Paulo Xavier disse...

Coincidentemente, hoje pela manhã recebi a notícia que um amigo de infância encontra-se gravemente enfermo de uma doença incurável.
Filho de pais pobres, formou-se em medicina e é um dos médicos mais conceituados de Macaé.
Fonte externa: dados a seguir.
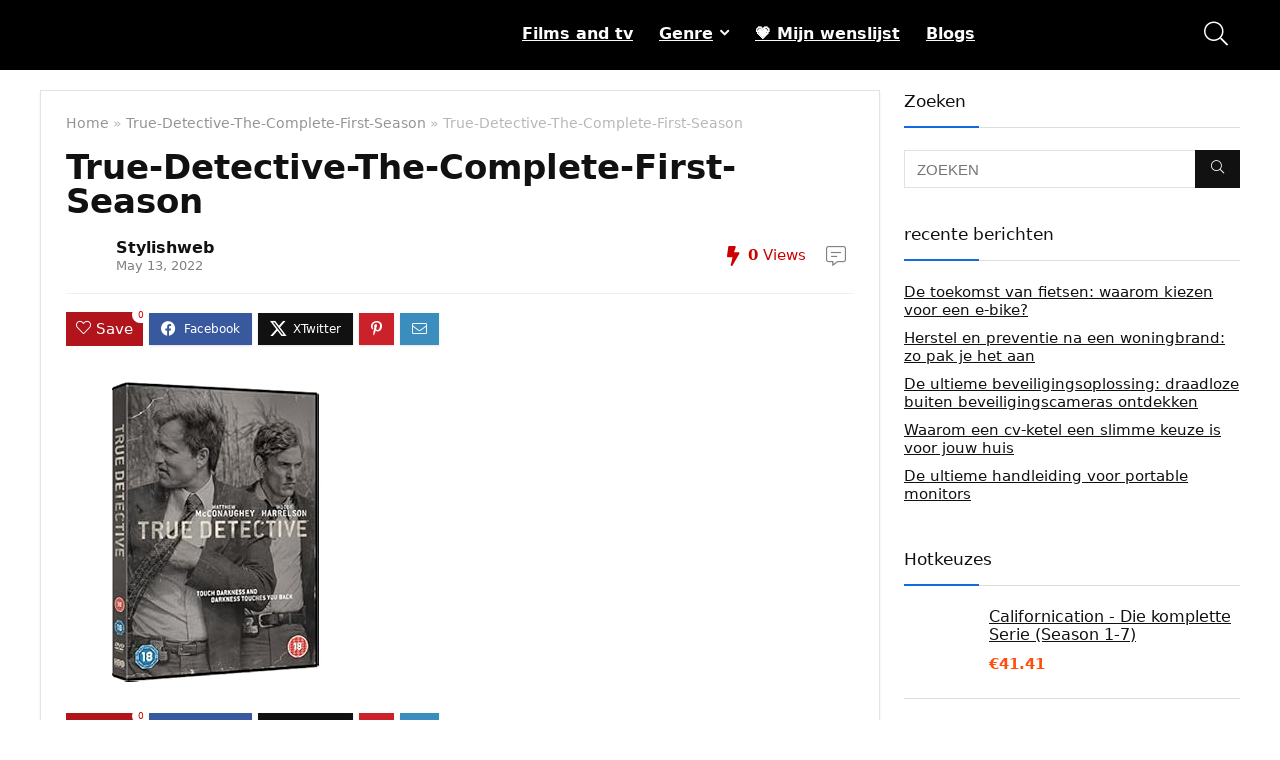

--- FILE ---
content_type: text/css
request_url: https://www.boazmultimedia.nl/wp-content/litespeed/css/8517a8b0f29457cbf050b2b536bf0069.css?ver=f0069
body_size: 242
content:
.elementor-widget-container .woocommerce .products,.elementor-widget-container .post_carousel_block,.elementor-widget-container .woo_carousel_block,.elementor-widget-container .wpsm_featured_wrap,.elementor-widget-container .news_block,.elementor-widget-container .news_two_col_block,.elementor-widget-container .top_theme,.elementor-widget-container .countdown_dashboard,.elementor-widget-container .gridcountdown .countdown_dashboard,.elementor-widget-container .wpsm_box,.elementor-widget-container .wpsm-titlebox,.elementor-widget-container .wpsm-banner-wrapper,.elementor-widget-container .elementor-widget-wpsm_versus{margin-bottom:0;margin-top:0}.rh-fullbrowser .elementor-inner,.rh-fullbrowser .post>.elementor{overflow:hidden}.elementor-widget-container .custom_search_box{padding:0}.elementor-widget.elementor-widget-wpsm_TabsEvery{margin-bottom:12px}.elementor a.rh-cartbox{box-shadow:rgb(0 0 0 / .15) 0 1px 2px}.rh-elementor-sticky-true>.elementor-container>.elementor-column{align-self:flex-start;padding-top:0}.rh-parallax-bg-true,.rh-main-bg-hover .elementor-widget-container a{transition:opacity 0.8s linear!important}.elementor-widget-heading b,.elementor-widget-text-editor b{font-weight:700}.elementor-editor-active .prehidden,.elementor-editor-preview .prehidden{opacity:1;visibility:visible}@media (min-width:768px){body .elementor-column.el-col250{width:250px}body .elementor-column.el-calc250{width:calc(100% - 250px)}body .elementor-column.el-col300{width:300px}body .elementor-column.el-calc300{width:calc(100% - 300px)}body .elementor-column.el-col336{width:336px}body .elementor-column.el-calc336{width:calc(100% - 336px)}}.particles-js-canvas-el{position:absolute;top:0;left:0;right:0;bottom:0;z-index:0}.rh-gsap-wrap,.rh-prlx-mouse,.rhforce3d{perspective:500px}

--- FILE ---
content_type: text/css
request_url: https://www.boazmultimedia.nl/wp-content/litespeed/css/0b2172d9f47bbb0cbcfce19a47b1c253.css?ver=1c253
body_size: 93
content:
.woocommerce .quantity.rh-custom-quantity input.qty{width:50px;height:40px;line-height:40px;border:1px solid #ddd;border-left:0;border-radius:0;padding:0;float:none;-moz-appearance:textfield}.woocommerce .woo_column_grid .wooloopq .quantity.rh-custom-quantity input.qty{width:100%;border-top:none;border-bottom:none}.rh-custom-quantity input[type=number]::-webkit-inner-spin-button,.rh-custom-quantity input[type=number]::-webkit-outer-spin-button{-webkit-appearance:none;margin:0}.rh-custom-quantity input.minus-quantity{border-right:0}.rh-custom-quantity input.minus-quantity,.rh-custom-quantity input.plus-quantity{width:40px;height:40px;line-height:40px;padding:0;font-size:20px;border:1px solid #ddd;background-color:#fff;border-radius:0!important;box-shadow:none}body:not(.rtl) .rh-custom-quantity input.plus-quantity,.rtl .rh-custom-quantity input.minus-quantity{border-left:0}.rh-custom-quantity input.minus-quantity:hover,.rh-custom-quantity input.plus-quantity:hover{color:#fff;background-color:#9c0}.rh-custom-quantity{display:none}#rh-woo-cart-panel .rh-custom-quantity{display:flex;margin-left:85px}.rh-woo-quantity .rh-custom-quantity{display:flex}#rh-woo-cart-panel .rh-custom-quantity+.quantity{margin-left:85px}@media (max-width:469px){.woocompactlist .rh-custom-quantity{margin-left:95px}}@media (min-width:470px){.woo-list-variation-wrap{margin-top:-20px}}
Foi o vereador mais votado em uma eleição passada e já foi vice- prefeito, portanto um vencedor.
Ponho-me a refletir, porque pessoas que vem ao mundo somente para fazer o bem, ajudar o próximo, exemplos de luta e dedicação, de repente são vítimas da violência, ou da doença que chega silenciosa e tortura sua vítima até não haver mais resistência e levá-la para o túmulo.
Tudo é mistério e creio que um dia descubriremos toda a verdade.

Wanderby disse...

mas a sombra, somente para alguns...
Foi o que ouvi em 1989 como prelúdio do que se avizinhava em nosso primeiro dia de caserna.

NEIDE disse...

ME DETENHO A VERDADEIRA COLOCAÇÃO DE MINHA FALECIDA MÃE: DEUS SÓ QUER PARA SI, OS BONS DE CORAÇÃO, MAS ANTES COLOCA-OS NA TERRA PARA ALIVIAR O SOFRIMENTO DE OUTROS ACARRETANDO TUDO PARA SI E PARA TENTAR ENSINAR AO PRÓXIMO QUE TUDO É APRENDIZADO ENQUANTO VIVEMOS AQUI. QUE POSSAMOS CUMPRIR NOSSA MISSÃO E MOSTRAR A DEUS QUE A CONFIANÇA DELE EM NÓS NÃO FOI EM VÃO. AS VEZES LHE PERGUNTAVA POR QUE OS BONS ERAM SEMPRE PERSEGUIDOS E ELA NA SUA SINGELA SABEDORIA DE VIDA ME RESPONDIA QUE A LUZ OFUSCA O OLHAR DOS INVEJOSOS E POR ISSO ELES TENTAM A TODO CUSTO APAGAR A SUA LUZ. MEU AMIGO! NUNCA DESISTA DE NOS PRESENTIAR COM SUAS PALAVRAS TÃO BEM REDIGIDAS. PRECISAMOS DESSA LUZ. QUE DEUS O ILUMINE SEMPRE.